C.J. Wilson could be first starter in 38 years to accomplish dubious feat
No starting pitcher has lost consecutive games for his team since Wilbur Wood in 1973, but Angels lefty C.J. Wilson could accomplish the feat Saturday against his former team in Texas.
We've already had a perfect game and a four-homer game this season, but Saturday could hold something even more rare -- C.J. Wilson has a chance at becoming the first starting pitcher since knuckleballer Wilbur Wood in 1973 to lose consecutive games for his team according to Gerry Fraley of the Dallas Morning News.
Wilson allowed four runs and retired just one batter before a rain stopped Friday night's game for 1:56 during the first inning, but was still saddled with the loss, as the Rangers went on to win 10-3. He threw just 22 pitches, but Jerome Williams pitched for the Angels after the rain delay, giving up six runs in 6 2/3 innings. Rangers starter Yu Darvish stayed in the game after the delay, going 5 1/3 innings, allowing three hits and three runs and earning the win.
Wilson, the former Ranger who signed with the Angels in the offseason, will give Rangers fans another chance to boo him, as he'll start today's 1:05 p.m. ET game opposite Rangers lefty Matt Harrison. Williams was the scheduled starter for Saturday's game.
The last major-leaguer to start back-to-back games for his team was Rangers' right-hander Aaron Mayette, who was ejected after just four pitches on Sept. 3, 2002 and then came back the next day to pitch three innings in a loss.
Wood, a left-handed knuckleballer for the White Sox, started both ends of a doubleheader against the Yankees on July 20, 1973 and earned the loss in both.

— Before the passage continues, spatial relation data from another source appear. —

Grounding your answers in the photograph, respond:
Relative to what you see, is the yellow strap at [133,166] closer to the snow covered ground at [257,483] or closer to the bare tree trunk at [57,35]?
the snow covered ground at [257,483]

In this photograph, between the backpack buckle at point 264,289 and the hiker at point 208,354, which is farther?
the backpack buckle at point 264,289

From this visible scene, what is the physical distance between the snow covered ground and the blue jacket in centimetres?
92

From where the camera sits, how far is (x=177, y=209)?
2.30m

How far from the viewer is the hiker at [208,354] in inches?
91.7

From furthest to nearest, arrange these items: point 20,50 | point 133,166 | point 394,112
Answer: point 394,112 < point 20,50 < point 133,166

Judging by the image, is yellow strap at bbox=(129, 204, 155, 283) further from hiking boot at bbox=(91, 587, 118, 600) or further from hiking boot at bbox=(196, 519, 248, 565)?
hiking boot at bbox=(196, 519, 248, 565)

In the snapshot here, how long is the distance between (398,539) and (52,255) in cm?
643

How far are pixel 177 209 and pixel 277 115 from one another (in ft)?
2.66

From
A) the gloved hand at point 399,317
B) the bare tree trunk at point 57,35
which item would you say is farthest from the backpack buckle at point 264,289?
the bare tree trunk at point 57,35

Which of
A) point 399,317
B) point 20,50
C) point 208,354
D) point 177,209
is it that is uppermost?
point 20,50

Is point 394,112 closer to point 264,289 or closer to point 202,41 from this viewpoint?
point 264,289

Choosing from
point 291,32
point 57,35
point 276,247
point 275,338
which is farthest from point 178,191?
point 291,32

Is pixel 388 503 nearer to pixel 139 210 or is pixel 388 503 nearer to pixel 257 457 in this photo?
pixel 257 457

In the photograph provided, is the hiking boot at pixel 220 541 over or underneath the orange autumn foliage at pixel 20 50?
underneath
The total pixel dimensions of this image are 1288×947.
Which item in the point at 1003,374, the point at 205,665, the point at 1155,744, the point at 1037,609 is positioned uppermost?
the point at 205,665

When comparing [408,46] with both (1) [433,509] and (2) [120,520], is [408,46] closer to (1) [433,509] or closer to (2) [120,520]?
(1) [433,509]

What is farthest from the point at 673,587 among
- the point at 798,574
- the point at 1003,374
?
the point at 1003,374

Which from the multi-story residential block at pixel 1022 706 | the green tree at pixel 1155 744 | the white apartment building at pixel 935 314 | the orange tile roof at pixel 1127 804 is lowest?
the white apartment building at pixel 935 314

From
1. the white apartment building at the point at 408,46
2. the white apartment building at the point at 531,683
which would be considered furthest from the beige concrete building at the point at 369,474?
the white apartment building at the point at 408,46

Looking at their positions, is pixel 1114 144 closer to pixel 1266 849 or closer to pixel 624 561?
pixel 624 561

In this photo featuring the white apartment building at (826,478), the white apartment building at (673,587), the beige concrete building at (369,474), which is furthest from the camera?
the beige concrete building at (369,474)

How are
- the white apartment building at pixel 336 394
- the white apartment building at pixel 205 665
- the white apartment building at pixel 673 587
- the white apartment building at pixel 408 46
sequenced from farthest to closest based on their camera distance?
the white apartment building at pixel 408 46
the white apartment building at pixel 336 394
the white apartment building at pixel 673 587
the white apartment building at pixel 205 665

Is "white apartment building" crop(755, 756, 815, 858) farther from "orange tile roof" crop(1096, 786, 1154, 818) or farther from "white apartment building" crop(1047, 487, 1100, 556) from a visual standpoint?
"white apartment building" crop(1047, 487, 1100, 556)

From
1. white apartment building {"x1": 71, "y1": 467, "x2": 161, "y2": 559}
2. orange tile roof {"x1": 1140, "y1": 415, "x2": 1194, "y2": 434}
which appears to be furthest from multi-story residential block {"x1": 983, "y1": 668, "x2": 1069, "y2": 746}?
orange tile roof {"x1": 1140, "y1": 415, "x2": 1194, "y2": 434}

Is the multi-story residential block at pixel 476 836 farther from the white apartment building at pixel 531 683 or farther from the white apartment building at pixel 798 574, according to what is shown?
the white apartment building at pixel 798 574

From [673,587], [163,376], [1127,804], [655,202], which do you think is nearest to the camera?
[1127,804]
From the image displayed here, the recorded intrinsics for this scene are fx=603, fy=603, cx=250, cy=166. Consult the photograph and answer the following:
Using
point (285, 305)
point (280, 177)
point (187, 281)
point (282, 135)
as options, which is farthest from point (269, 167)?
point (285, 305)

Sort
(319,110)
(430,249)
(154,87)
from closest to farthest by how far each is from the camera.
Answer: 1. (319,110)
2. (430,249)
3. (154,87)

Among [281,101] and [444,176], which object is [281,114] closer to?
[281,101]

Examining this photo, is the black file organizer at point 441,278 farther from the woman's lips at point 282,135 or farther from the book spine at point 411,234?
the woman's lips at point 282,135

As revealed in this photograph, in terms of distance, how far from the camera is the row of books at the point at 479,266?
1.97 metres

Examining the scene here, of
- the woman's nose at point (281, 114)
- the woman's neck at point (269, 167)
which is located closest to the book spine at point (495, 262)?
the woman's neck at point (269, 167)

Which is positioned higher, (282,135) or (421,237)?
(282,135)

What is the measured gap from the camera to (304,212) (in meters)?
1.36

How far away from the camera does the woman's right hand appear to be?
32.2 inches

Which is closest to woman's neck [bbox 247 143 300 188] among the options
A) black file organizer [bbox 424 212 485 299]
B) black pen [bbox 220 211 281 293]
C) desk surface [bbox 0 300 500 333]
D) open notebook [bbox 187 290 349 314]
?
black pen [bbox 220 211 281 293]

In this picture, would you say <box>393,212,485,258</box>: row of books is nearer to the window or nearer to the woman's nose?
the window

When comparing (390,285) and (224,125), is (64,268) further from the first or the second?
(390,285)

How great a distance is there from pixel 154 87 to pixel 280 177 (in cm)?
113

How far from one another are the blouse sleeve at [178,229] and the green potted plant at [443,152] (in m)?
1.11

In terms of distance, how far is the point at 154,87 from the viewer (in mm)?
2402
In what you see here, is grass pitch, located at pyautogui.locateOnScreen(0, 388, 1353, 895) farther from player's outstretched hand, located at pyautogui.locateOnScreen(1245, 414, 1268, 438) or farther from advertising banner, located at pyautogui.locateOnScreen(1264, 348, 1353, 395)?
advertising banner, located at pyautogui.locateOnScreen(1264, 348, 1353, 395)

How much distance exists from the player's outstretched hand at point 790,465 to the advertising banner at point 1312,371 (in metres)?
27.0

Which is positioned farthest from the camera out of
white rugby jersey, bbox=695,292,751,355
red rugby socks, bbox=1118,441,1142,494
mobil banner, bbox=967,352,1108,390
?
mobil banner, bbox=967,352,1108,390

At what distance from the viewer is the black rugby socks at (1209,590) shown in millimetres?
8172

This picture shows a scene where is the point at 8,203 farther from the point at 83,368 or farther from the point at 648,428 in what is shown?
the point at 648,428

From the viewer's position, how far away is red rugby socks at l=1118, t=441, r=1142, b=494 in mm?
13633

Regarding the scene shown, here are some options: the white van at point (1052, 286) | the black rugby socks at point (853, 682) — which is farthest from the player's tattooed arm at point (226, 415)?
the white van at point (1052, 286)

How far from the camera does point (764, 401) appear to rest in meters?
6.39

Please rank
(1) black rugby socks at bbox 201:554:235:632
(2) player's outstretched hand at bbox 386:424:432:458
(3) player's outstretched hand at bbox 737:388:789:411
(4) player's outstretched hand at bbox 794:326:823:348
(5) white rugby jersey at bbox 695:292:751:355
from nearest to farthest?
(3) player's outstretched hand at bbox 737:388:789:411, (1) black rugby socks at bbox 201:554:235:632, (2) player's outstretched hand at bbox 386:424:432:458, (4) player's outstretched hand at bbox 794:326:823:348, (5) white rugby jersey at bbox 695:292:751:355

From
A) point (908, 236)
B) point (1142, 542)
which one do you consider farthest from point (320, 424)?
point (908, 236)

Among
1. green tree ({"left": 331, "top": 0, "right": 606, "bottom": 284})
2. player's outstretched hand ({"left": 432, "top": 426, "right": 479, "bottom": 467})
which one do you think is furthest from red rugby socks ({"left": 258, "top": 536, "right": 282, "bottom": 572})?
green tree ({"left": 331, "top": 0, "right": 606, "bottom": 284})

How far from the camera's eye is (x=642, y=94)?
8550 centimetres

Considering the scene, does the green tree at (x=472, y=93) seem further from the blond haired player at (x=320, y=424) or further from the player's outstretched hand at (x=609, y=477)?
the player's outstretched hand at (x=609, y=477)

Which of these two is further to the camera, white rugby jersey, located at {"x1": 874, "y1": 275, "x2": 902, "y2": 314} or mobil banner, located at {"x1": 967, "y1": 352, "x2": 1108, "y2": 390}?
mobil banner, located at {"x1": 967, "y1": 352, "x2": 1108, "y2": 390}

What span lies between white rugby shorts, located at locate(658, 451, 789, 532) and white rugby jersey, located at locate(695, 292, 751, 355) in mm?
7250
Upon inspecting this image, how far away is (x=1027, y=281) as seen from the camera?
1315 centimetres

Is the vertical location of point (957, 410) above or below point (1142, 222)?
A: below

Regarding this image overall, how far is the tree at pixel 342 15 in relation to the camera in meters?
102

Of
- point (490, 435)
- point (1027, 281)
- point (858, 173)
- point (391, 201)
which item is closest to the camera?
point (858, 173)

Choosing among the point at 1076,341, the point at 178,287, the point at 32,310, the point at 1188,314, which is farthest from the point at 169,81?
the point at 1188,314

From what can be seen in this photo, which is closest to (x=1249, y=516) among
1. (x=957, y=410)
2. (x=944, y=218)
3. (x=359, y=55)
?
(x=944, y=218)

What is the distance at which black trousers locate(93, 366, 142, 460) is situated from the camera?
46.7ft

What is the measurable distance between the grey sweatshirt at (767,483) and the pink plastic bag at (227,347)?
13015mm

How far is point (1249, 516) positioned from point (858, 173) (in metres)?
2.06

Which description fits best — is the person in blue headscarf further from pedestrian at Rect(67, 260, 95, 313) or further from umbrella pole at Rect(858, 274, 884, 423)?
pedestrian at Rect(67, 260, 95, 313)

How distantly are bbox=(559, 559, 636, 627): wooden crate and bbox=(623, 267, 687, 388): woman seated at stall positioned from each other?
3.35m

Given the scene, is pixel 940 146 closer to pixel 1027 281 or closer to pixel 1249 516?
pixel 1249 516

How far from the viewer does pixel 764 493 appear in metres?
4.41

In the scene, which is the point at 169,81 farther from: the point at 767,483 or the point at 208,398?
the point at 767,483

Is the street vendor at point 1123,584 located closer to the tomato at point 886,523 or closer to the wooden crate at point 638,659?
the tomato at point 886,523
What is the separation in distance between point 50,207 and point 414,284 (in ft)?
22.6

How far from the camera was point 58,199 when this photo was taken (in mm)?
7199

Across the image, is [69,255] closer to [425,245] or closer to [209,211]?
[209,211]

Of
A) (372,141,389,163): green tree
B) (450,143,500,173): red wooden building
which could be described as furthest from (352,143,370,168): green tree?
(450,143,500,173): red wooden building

Earlier that season, he finished off a 21-inning carryover game that had been suspended two nights earlier, picking up the win before throwing a four-hit shutout against the Indians, picking up two wins in the same day.
The Angels sent Wilson back to the team hotel before the end of the game so he could get a full night's sleep before his Saturday afternoon start.